DATA SHOWN:
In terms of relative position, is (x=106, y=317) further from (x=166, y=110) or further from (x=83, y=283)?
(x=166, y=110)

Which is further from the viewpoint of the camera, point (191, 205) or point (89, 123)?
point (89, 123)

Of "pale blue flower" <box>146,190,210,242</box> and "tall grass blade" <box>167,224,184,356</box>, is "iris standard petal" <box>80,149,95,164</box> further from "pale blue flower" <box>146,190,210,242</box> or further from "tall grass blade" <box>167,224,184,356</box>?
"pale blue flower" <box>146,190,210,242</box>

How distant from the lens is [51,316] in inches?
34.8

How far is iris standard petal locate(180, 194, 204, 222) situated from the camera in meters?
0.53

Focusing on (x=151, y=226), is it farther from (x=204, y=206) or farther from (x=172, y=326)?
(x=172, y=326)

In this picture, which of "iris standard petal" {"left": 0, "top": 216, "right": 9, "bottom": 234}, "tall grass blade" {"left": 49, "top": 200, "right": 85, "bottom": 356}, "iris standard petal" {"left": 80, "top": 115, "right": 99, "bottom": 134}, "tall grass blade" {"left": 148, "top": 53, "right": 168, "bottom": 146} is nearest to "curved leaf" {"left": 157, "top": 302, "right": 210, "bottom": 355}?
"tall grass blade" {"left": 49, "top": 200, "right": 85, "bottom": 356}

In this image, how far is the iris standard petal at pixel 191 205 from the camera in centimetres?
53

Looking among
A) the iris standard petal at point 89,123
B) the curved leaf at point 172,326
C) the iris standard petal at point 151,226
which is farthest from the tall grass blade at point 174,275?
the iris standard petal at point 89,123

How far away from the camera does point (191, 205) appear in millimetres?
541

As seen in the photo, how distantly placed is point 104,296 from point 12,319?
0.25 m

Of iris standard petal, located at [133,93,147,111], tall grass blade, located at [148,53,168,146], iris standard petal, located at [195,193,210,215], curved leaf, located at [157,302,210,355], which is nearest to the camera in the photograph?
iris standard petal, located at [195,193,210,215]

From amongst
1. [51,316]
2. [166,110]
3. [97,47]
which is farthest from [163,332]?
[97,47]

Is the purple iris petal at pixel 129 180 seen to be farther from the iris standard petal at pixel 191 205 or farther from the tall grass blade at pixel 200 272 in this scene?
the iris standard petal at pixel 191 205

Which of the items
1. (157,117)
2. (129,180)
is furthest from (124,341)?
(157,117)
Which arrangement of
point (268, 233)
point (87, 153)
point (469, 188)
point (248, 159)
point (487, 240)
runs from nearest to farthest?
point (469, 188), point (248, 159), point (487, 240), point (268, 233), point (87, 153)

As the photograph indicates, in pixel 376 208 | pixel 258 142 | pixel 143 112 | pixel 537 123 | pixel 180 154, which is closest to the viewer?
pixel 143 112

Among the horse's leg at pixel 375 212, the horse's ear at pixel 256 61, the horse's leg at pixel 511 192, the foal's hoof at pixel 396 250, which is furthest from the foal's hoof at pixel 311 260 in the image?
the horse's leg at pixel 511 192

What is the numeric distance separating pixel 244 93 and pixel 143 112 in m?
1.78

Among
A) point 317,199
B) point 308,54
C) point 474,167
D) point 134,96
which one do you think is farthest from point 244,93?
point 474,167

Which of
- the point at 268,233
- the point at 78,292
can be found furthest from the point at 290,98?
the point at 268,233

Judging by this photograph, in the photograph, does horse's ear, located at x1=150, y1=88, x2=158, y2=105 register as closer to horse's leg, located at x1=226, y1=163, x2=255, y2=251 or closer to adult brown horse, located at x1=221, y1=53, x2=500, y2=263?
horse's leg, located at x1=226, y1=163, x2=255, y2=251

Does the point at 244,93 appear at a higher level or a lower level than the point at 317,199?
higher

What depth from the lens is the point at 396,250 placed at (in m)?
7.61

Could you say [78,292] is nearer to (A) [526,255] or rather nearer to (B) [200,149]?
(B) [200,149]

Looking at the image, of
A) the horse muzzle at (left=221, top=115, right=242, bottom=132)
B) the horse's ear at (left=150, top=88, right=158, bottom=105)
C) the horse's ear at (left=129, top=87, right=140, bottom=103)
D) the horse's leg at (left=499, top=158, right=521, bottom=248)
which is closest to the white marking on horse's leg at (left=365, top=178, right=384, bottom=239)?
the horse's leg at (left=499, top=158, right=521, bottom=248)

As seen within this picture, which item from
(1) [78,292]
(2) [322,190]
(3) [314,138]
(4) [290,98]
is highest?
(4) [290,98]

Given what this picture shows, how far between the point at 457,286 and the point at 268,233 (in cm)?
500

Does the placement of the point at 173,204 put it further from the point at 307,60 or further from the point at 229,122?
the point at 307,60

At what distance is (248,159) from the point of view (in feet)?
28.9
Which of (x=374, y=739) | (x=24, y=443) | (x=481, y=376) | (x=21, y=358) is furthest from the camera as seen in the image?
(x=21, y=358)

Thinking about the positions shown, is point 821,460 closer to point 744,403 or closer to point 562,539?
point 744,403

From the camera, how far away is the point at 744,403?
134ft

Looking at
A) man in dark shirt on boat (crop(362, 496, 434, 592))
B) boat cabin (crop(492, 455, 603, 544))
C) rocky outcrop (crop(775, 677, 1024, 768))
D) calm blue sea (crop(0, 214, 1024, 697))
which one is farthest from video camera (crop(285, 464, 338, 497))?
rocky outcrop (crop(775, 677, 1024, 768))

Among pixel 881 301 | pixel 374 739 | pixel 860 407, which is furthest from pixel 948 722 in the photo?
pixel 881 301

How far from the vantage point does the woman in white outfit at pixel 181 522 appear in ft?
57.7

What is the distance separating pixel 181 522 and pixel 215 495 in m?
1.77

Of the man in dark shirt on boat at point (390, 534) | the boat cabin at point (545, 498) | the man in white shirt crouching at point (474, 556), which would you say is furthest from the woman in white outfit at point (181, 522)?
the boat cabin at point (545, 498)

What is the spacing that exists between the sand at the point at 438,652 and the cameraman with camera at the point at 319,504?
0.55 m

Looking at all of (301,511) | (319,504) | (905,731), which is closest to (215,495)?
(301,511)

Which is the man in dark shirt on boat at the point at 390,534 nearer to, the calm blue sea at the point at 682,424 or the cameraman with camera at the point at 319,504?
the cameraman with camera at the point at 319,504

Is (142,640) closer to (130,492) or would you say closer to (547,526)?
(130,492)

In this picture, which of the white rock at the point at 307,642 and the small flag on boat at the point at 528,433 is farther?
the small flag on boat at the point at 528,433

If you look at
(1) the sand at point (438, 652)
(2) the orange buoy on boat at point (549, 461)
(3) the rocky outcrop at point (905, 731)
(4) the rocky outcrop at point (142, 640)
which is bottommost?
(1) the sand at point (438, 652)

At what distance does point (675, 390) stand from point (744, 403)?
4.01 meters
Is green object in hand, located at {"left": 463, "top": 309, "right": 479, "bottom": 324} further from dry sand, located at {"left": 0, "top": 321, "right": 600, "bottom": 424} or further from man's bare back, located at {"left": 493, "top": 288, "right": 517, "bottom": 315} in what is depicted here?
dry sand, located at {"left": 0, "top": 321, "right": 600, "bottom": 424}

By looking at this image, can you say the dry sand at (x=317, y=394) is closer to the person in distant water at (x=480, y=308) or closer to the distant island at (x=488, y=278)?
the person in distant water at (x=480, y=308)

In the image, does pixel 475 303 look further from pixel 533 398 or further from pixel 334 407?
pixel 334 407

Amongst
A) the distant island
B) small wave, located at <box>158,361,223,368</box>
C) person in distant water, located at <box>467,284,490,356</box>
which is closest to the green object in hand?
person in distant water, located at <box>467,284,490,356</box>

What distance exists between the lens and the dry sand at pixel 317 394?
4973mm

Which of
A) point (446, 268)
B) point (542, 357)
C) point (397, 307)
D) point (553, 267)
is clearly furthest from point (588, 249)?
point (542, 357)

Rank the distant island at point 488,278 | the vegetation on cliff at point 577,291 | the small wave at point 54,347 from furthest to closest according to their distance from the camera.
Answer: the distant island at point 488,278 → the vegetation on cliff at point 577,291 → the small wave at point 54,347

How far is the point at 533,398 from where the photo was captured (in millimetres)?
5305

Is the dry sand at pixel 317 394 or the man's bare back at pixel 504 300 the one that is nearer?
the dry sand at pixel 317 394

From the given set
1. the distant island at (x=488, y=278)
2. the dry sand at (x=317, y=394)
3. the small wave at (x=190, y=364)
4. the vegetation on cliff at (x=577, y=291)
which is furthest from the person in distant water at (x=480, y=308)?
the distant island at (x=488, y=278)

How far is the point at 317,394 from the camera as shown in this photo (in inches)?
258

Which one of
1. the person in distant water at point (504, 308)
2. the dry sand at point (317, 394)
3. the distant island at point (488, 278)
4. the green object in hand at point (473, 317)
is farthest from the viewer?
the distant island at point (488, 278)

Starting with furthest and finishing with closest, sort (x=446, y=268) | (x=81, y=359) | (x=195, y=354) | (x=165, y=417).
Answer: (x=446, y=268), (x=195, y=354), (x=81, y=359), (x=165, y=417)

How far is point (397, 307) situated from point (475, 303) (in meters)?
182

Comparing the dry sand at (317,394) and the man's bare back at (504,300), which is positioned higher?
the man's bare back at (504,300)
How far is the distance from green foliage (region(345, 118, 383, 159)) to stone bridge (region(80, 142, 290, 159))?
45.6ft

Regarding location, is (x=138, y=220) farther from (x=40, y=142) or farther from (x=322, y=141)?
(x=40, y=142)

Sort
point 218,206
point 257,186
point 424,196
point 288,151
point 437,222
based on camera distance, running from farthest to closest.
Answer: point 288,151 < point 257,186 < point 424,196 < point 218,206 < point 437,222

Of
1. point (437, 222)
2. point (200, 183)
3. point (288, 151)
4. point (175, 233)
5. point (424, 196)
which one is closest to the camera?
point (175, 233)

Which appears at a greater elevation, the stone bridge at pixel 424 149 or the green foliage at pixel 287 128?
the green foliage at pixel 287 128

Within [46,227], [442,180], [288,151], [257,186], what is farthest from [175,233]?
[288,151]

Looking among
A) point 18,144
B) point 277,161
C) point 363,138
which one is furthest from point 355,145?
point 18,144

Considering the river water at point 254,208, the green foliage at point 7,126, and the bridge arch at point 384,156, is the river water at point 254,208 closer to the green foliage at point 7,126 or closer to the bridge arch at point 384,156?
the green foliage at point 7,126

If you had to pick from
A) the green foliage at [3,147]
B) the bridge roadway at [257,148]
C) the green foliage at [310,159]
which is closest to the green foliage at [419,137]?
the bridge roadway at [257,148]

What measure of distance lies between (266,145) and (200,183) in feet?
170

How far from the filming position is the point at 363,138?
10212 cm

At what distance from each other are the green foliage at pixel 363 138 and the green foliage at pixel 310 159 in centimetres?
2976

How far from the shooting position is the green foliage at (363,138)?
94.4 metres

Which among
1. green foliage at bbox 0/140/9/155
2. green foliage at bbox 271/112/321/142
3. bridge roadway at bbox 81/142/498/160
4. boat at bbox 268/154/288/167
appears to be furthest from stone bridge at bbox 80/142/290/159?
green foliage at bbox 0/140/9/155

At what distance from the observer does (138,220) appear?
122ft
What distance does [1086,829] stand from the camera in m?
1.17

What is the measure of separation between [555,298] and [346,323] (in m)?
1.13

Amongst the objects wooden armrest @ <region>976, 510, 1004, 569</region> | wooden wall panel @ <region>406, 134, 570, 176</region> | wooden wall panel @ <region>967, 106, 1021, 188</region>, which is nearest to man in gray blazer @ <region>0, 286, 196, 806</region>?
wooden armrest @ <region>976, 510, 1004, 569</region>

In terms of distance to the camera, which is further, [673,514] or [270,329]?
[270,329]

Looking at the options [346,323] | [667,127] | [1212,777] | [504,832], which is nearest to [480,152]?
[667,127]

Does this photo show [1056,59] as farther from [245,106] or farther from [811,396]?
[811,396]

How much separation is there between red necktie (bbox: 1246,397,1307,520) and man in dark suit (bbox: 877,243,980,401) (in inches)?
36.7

WORK INSTRUCTIONS:
Exactly as written, give the line containing "If you had to pick from" and all remaining lines of the records.

RESPONSE TO THE TASK:
If you had to pick from
A) the green foliage at [3,147]
B) the bridge roadway at [257,148]
C) the green foliage at [310,159]
which is closest to the green foliage at [419,137]?
the bridge roadway at [257,148]

What measure of distance lies between (266,145) and (200,183) in feet?
170

How far from the filming position is the point at 363,138?
10212 cm

At what distance from each other are the green foliage at pixel 363 138 and the green foliage at pixel 310 159 in centimetres?
2976

How far from the shooting position is the green foliage at (363,138)?
94.4 metres

Which among
1. green foliage at bbox 0/140/9/155
2. green foliage at bbox 271/112/321/142
3. bridge roadway at bbox 81/142/498/160
4. boat at bbox 268/154/288/167
appears to be furthest from stone bridge at bbox 80/142/290/159?
green foliage at bbox 0/140/9/155

At what distance from the observer does (138,220) appear?
122ft
What distance does [1086,829] stand from the camera in m?
1.17

What is the measure of separation between [555,298] and [346,323] (in m)?
1.13

Amongst the objects wooden armrest @ <region>976, 510, 1004, 569</region> | wooden wall panel @ <region>406, 134, 570, 176</region> | wooden wall panel @ <region>967, 106, 1021, 188</region>, which is nearest to man in gray blazer @ <region>0, 286, 196, 806</region>?
wooden armrest @ <region>976, 510, 1004, 569</region>

In terms of distance to the camera, which is further, [673,514] or [270,329]?
[270,329]

Looking at the options [346,323] | [667,127] | [1212,777] | [504,832], which is nearest to [480,152]?
[667,127]

Does this photo show [1056,59] as farther from [245,106] or farther from [811,396]?
[811,396]

How much separation is there between red necktie (bbox: 1246,397,1307,520) and man in dark suit (bbox: 877,243,980,401) (in inches)?
36.7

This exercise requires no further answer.